• Tasks to carry out
- a) Rewrite the paragraph beginning "There were several reference standards" from the passage on pancreatic lesion reference standards as a shorter numbered list that keeps its main facts.
- b) In the passage on pancreatic lesion reference standards, what measurement defined pancreatic duct dilatation?
- c) Resume the passage on pancreatic lesion reference standards, starting after its last sentence, which defines a nodule.

• Source extract
BEGIN

There were several reference standards for our study. 1) The location of the lesion was categorized into 2 groups: head and body/tail location, and the superior mesenteric vessels were the dividing landmark, whose right part defined as the head portion of the pancreas encompassed the uncinate, head, and neck portion; and the left aspect included body and tail. 2) For tumor size, the cross-section plane and coronal section plane on CT or MRI both need to be measured, and the larger dimension was selected as the size of the cyst. Otherwise, CEUS was conducted through various planes, and the longest one was selected as its size. 3) When the widest part of the pancreatic duct was more than 3 mm, it was defined as duct dilatation. 4) Regular shape was defined when the lesion was approximately round or oval, and the rest were irregular. 5) A septum was identified as a fibrous structure that started from the wall and ended at the other side, and a nodule was identified as a solid component from the wall protruding into the inner cyst.

END

• Data to examine

BEGIN

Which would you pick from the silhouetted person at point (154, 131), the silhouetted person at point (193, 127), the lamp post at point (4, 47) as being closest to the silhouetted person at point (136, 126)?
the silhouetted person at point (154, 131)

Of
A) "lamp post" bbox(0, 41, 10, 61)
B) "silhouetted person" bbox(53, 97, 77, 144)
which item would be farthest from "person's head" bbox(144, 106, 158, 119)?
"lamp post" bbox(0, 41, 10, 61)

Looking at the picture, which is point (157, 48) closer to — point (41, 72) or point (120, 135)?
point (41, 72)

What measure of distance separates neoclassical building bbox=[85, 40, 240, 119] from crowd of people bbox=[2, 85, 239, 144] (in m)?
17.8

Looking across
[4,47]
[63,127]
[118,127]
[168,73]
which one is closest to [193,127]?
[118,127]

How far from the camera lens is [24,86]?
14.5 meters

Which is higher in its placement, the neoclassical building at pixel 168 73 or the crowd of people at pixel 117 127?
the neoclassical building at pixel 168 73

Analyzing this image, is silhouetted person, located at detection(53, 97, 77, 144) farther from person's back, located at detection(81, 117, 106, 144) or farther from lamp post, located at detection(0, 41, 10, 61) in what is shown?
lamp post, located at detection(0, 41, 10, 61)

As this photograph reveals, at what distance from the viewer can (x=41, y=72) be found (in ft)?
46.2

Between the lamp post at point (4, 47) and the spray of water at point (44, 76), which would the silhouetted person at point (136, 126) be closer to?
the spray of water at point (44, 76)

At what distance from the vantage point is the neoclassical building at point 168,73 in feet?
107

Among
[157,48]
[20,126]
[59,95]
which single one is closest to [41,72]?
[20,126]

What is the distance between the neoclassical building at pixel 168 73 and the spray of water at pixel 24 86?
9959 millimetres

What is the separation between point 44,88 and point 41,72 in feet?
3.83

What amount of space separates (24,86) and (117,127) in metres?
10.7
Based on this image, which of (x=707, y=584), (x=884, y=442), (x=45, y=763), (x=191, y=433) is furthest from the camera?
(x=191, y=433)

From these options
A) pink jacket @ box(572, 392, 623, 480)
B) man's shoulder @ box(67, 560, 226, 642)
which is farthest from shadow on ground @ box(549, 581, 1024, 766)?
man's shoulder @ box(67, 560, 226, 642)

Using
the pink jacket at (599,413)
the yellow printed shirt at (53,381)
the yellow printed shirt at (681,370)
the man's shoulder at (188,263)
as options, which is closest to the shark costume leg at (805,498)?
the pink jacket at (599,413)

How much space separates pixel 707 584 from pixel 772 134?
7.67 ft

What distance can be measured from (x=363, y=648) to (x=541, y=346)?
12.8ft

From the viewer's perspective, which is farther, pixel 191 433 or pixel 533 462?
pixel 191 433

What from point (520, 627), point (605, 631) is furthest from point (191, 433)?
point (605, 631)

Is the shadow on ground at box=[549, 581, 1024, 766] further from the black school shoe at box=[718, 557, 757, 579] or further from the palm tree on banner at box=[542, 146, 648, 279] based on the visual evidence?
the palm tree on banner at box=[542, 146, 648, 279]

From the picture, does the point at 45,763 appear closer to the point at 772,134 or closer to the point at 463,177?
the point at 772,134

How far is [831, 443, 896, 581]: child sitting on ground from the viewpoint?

END

• Answers
- a)
1. Location: lesions were grouped as head or body/tail, divided at the superior mesenteric vessels. The right side (head) included the uncinate, head and neck. The left side included the body and tail.
2. Size: on CT or MRI, the cross-section and coronal planes were measured and the larger dimension was used. On CEUS, the longest dimension across various planes was used.
3. Duct dilatation: the widest part of the pancreatic duct was more than 3 mm.
4. Shape: approximately round or oval lesions were regular, and all others were irregular.
5. Septum and nodule: a septum was a fibrous structure running from the wall to the other side. A nodule was a solid component protruding from the wall into the inner cyst.

- b) The widest part of the pancreatic duct measured more than 3 mm.

- c)
Patient who was suspected of having pancreatic cystic neoplasm was recommended to undergo CEUS, CT, and MRI. CT and MRI images were individually read by radiologists who had more than 10 years of experience and were aware of our study design. US and CEUS were performed by two ultrasound physicians who were blinded to the CT and MRI results—one with more than 20 years and the other with more than 10 years of experience with CEUS diagnoses.

ALL patients underwent CEUS, most patients (n = 85) underwent MRI, and 69 patients performed CT. A total of 53 patients underwent both CT and MRI. Once all of the confirmed PCNs were enrolled, the sensitivity and accuracy of CEUS, MRI and CT in diagnosing the cysts were assessed. When the lesion was diagnosed as “cyst lesion” or “cyst-solid lesion”, it would be categorized as an undetermined PCL; when the lesion was diagnosed with “cystadenoma” or “cyst tumor”, it would be categorized as an unclassified PCN.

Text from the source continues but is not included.